Reproduce exactly, from the data that follows, the line with "How to Attract", the line with "Life Above Limitations", and every line that lies between them.

Top of Dataset extract

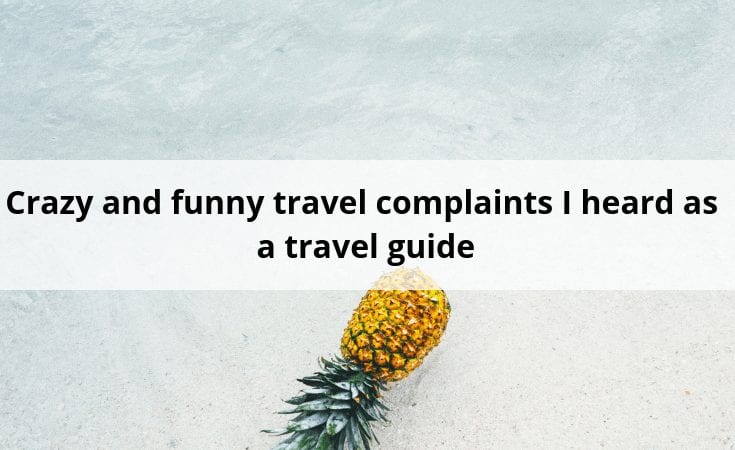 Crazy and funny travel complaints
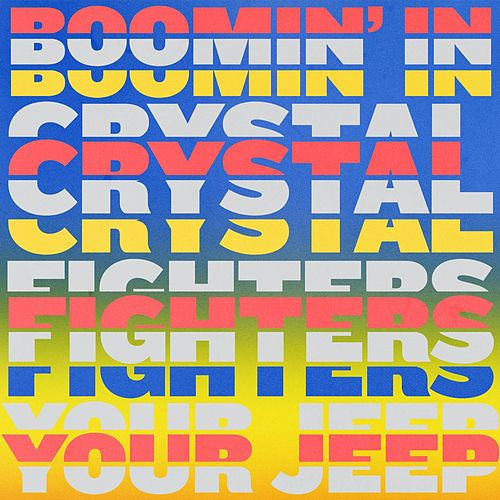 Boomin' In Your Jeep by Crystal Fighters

Bottom of Dataset extract
Top of Dataset extract

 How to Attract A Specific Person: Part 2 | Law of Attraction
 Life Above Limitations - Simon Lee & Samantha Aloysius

Bottom of Dataset extract

**Written response**
 How to Attract A Specific Person: Part 2 | Law of Attraction
 Life Above Limitations - Simon Lee & Samantha Aloysius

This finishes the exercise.